KSHV is already under suspicion as the cause of Kaposi's sarcoma, a cancer that afflicts many AIDS patients. But unlike the malignant cells of Kaposi's and all the other cancers thought to be caused by viruses, multiple myeloma cells--derived from the bone marrow's antibody-producing plasma cells--don't seem to be directly infected. Instead, a research team led by oncologists James Berenson and Matthew Rettig of the Veterans Affairs West Los Angeles Medical Center has found evidence that KSHV is lurking in adjacent dendritic cells, a subset of macrophages found in the bone marrow microenvironment.
In these cells, the virus appears to crank out its own version of a human protein called interleukin-6 (Il-6) that is known to stimulate myeloma cell growth. This, the researchers propose, is what propels the runaway growth of myeloma tumors, or as Berenson describes it, "The soil, the dendritic cell, is putting out a bunch of fertilizer, and that makes the seed, the tumor cell, germinate." That kind of remote control, says Yuan Chang, who studies KSHV at Columbia University in New York City, is a "novel mechanism" for virally caused cancer. "This is really exciting, if [the authors] are right."
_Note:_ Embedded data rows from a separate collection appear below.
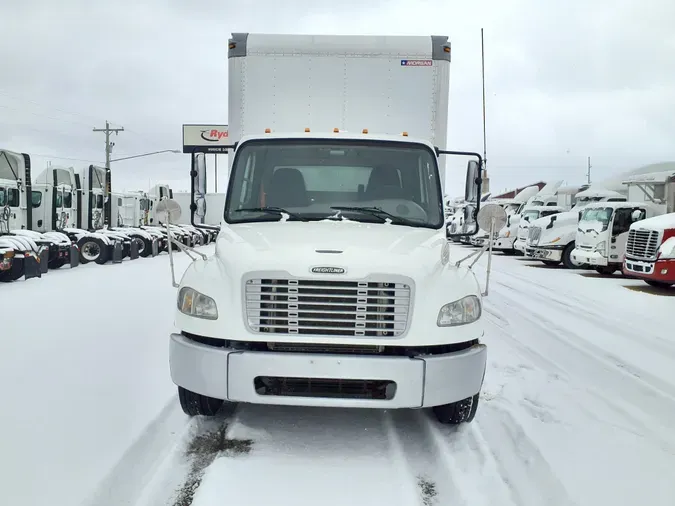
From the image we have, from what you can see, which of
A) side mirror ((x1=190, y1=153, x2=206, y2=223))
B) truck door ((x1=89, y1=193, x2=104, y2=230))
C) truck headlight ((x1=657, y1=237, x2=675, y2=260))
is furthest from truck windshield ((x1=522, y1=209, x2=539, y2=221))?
side mirror ((x1=190, y1=153, x2=206, y2=223))

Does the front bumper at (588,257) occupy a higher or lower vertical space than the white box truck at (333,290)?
lower

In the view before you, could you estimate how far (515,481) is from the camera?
11.3 feet

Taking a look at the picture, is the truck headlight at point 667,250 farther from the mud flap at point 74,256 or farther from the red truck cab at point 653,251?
the mud flap at point 74,256

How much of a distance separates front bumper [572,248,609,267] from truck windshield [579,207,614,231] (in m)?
0.76

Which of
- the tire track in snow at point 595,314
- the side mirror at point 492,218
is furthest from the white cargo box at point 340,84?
the tire track in snow at point 595,314

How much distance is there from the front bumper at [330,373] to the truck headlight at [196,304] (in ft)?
0.70

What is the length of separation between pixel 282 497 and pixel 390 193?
2.62 metres

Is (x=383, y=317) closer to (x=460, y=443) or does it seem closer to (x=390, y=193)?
(x=460, y=443)

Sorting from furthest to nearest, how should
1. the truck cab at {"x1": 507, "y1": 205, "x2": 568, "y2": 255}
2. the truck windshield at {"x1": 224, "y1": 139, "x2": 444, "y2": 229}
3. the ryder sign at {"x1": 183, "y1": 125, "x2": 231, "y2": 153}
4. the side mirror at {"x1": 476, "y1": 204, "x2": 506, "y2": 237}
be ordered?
the ryder sign at {"x1": 183, "y1": 125, "x2": 231, "y2": 153} < the truck cab at {"x1": 507, "y1": 205, "x2": 568, "y2": 255} < the truck windshield at {"x1": 224, "y1": 139, "x2": 444, "y2": 229} < the side mirror at {"x1": 476, "y1": 204, "x2": 506, "y2": 237}

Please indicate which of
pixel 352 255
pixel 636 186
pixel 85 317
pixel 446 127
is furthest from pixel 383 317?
pixel 636 186

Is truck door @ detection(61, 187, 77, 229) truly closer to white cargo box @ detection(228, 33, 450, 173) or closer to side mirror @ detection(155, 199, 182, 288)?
white cargo box @ detection(228, 33, 450, 173)

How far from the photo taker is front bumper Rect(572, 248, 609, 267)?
52.1 ft

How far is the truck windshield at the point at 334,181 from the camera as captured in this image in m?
4.79

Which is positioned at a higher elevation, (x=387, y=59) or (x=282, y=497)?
(x=387, y=59)
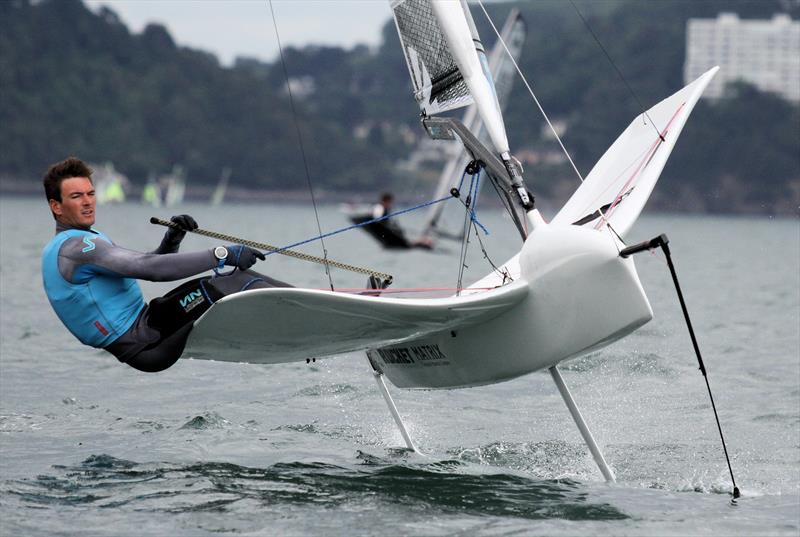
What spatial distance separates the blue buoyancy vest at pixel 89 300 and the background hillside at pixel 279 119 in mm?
65774

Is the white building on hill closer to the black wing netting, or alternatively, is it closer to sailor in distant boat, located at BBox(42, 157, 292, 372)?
the black wing netting

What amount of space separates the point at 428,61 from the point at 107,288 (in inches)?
72.5

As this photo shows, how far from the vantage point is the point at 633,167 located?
18.5 feet

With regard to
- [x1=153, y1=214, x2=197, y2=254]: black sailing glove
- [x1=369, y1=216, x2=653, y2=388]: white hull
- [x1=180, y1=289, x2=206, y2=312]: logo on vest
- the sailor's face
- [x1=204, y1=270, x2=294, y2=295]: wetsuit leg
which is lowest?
[x1=369, y1=216, x2=653, y2=388]: white hull

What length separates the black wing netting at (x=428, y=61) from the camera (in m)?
5.43

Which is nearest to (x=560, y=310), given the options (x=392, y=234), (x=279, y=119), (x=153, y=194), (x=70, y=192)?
(x=70, y=192)

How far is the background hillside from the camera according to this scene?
75.0m

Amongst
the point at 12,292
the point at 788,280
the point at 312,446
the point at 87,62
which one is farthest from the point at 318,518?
the point at 87,62

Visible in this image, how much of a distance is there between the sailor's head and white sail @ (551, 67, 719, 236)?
186cm

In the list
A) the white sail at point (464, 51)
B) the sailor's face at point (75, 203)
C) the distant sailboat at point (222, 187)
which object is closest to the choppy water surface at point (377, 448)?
the sailor's face at point (75, 203)

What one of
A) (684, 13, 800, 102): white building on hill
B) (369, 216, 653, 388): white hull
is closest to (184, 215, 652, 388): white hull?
(369, 216, 653, 388): white hull

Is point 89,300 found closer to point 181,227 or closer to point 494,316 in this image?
point 181,227

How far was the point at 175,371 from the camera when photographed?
759cm

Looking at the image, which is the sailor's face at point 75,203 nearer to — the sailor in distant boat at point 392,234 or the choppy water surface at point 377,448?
the choppy water surface at point 377,448
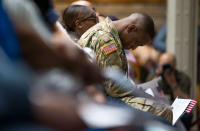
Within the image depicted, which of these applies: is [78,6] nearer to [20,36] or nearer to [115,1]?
[20,36]

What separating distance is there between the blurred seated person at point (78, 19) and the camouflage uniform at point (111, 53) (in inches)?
6.8

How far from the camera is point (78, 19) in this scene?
2.29 metres

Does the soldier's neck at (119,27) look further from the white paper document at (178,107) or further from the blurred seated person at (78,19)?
the white paper document at (178,107)

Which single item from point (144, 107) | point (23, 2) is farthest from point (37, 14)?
point (144, 107)

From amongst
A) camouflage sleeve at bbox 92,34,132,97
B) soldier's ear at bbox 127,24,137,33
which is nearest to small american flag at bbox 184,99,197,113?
Answer: camouflage sleeve at bbox 92,34,132,97

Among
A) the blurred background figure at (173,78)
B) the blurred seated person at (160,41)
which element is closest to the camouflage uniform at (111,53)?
the blurred background figure at (173,78)

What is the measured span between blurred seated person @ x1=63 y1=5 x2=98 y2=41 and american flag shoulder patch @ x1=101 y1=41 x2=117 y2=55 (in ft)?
0.98

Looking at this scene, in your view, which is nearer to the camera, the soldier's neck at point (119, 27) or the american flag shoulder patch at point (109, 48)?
the american flag shoulder patch at point (109, 48)

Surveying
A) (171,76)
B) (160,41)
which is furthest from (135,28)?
(160,41)

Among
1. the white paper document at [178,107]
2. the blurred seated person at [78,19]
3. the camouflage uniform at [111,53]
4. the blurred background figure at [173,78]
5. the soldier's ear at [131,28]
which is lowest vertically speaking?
the blurred background figure at [173,78]

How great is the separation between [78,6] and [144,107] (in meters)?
0.76

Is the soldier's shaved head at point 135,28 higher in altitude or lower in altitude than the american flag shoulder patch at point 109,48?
higher

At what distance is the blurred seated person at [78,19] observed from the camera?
7.50 ft

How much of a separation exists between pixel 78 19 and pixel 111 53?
1.26ft
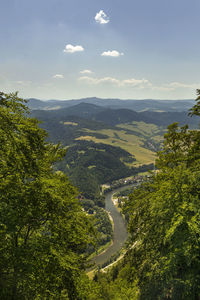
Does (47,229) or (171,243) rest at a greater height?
(47,229)

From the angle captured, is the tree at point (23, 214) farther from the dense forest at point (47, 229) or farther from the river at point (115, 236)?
the river at point (115, 236)

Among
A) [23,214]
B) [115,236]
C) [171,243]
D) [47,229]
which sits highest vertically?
[23,214]

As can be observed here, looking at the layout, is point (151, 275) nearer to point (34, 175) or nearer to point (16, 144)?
point (34, 175)

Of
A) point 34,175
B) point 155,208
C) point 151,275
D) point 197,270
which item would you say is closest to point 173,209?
point 155,208

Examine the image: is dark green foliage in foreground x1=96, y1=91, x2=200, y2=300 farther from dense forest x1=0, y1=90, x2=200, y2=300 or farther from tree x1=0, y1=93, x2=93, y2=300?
tree x1=0, y1=93, x2=93, y2=300

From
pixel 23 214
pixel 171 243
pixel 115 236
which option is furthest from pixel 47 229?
pixel 115 236

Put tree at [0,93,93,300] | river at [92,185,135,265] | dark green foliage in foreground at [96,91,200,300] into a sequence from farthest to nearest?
river at [92,185,135,265] < dark green foliage in foreground at [96,91,200,300] < tree at [0,93,93,300]

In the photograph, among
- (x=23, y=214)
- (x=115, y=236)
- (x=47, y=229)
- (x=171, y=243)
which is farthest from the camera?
(x=115, y=236)

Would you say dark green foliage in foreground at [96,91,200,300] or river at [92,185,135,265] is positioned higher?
dark green foliage in foreground at [96,91,200,300]

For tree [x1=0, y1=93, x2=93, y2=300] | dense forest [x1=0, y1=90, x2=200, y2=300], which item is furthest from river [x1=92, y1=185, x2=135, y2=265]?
tree [x1=0, y1=93, x2=93, y2=300]

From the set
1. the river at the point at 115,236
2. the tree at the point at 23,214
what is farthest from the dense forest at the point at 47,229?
the river at the point at 115,236

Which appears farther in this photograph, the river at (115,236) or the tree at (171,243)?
the river at (115,236)

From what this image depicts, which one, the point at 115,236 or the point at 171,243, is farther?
the point at 115,236

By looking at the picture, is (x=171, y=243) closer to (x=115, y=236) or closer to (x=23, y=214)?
(x=23, y=214)
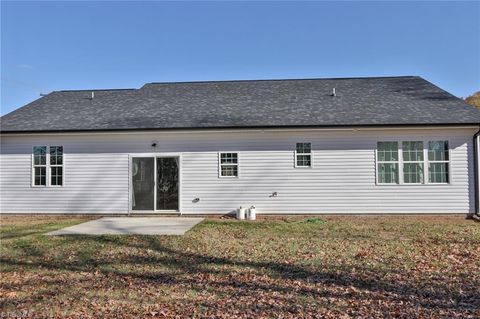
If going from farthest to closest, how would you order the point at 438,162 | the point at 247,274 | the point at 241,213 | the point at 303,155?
the point at 303,155 < the point at 241,213 < the point at 438,162 < the point at 247,274

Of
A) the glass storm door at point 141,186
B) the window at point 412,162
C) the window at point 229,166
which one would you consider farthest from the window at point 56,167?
the window at point 412,162

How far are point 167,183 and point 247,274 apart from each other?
840 centimetres

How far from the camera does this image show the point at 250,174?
13.8 metres

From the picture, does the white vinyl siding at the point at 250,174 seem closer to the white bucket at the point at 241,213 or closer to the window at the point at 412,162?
the window at the point at 412,162

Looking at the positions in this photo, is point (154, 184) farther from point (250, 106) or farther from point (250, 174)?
point (250, 106)

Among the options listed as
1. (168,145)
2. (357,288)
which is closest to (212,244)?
(357,288)

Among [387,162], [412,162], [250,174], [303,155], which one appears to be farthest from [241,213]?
[412,162]

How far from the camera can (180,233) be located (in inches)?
401

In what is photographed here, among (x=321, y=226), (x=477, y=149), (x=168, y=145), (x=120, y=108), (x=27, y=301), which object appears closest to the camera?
(x=27, y=301)

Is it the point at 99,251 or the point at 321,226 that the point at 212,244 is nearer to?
the point at 99,251

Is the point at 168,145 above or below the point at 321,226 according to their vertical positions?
above

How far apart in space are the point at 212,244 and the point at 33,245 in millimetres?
4068

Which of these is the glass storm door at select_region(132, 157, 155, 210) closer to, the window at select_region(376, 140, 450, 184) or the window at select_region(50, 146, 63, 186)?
the window at select_region(50, 146, 63, 186)

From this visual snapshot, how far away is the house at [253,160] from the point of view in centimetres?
1333
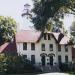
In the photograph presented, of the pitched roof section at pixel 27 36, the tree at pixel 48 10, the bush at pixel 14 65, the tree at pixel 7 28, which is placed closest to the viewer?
the tree at pixel 48 10

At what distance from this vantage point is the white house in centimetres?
7231

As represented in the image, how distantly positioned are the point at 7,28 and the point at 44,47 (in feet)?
75.6

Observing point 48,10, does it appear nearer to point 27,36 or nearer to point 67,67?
point 67,67

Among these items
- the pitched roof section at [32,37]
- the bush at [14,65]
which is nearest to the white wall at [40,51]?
the pitched roof section at [32,37]

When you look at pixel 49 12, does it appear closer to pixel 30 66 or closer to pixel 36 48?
pixel 30 66

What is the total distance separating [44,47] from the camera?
242 ft

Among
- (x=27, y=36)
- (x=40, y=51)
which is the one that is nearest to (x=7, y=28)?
(x=27, y=36)

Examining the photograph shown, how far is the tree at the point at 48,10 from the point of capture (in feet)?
141

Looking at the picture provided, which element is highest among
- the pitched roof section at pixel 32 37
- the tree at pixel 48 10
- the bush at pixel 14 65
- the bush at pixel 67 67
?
the tree at pixel 48 10

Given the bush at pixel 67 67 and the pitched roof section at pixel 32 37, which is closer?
the bush at pixel 67 67

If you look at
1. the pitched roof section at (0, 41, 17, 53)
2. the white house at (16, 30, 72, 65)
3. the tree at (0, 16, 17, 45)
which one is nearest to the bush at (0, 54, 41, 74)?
the white house at (16, 30, 72, 65)

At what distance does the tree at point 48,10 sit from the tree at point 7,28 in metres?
43.8

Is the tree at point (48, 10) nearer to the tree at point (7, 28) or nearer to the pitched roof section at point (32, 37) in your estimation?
the pitched roof section at point (32, 37)

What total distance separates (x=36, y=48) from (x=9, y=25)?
23.3 meters
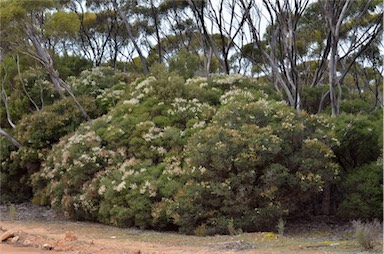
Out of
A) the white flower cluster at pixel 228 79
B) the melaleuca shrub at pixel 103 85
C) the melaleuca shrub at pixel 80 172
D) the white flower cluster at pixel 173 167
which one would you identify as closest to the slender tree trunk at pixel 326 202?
the white flower cluster at pixel 173 167

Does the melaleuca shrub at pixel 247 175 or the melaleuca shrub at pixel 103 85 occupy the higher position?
the melaleuca shrub at pixel 103 85

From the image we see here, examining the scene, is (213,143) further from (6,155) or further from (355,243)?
(6,155)

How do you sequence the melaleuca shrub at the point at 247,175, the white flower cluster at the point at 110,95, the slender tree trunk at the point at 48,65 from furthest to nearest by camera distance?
1. the white flower cluster at the point at 110,95
2. the slender tree trunk at the point at 48,65
3. the melaleuca shrub at the point at 247,175

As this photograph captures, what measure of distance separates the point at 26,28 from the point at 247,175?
386 inches

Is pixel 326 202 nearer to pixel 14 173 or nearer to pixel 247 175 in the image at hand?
pixel 247 175

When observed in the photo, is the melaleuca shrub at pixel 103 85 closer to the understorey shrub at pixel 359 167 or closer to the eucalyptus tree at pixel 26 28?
the eucalyptus tree at pixel 26 28

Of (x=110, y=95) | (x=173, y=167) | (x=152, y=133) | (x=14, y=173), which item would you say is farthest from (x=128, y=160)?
(x=14, y=173)

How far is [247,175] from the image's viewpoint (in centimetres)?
1273

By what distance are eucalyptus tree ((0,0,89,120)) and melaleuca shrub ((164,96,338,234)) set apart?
6.70 meters

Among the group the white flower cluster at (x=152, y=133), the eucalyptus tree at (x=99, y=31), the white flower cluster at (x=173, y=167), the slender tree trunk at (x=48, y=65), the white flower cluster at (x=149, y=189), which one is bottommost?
the white flower cluster at (x=149, y=189)

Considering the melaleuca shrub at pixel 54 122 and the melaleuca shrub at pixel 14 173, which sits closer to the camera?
the melaleuca shrub at pixel 54 122

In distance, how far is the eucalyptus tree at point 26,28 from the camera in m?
17.5

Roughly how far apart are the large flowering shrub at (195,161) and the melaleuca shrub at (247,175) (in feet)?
0.08

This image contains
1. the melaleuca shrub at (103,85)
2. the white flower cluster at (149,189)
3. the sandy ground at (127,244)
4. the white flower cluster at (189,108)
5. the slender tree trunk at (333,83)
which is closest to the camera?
the sandy ground at (127,244)
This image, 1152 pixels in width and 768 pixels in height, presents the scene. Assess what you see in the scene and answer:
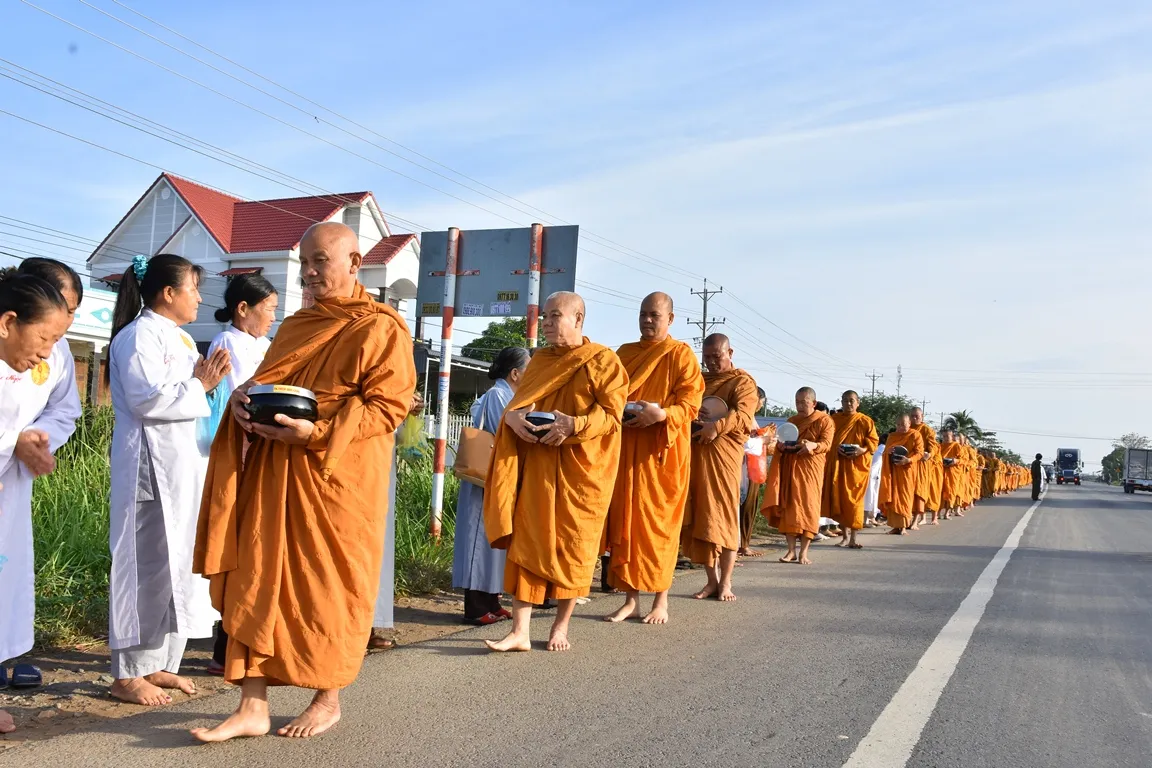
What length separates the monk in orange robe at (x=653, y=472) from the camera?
6254mm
Drugs to block Il-6 might be one therapeutic avenue, and Berenson also suggests that it might be possible to devise therapies that specifically target the virus-infected dendritic cells themselves. Attacking the virus with drugs or a vaccine might also stave off full-blown multiple myeloma in the estimated 1 million people who have been diagnosed with an apparent precursor condition called monoclonal gammopathy of undetermined significance. Others who might benefit are AIDS patients, especially homosexual men, who have a high risk of becoming infected with KSHV and getting Kaposi's sarcoma.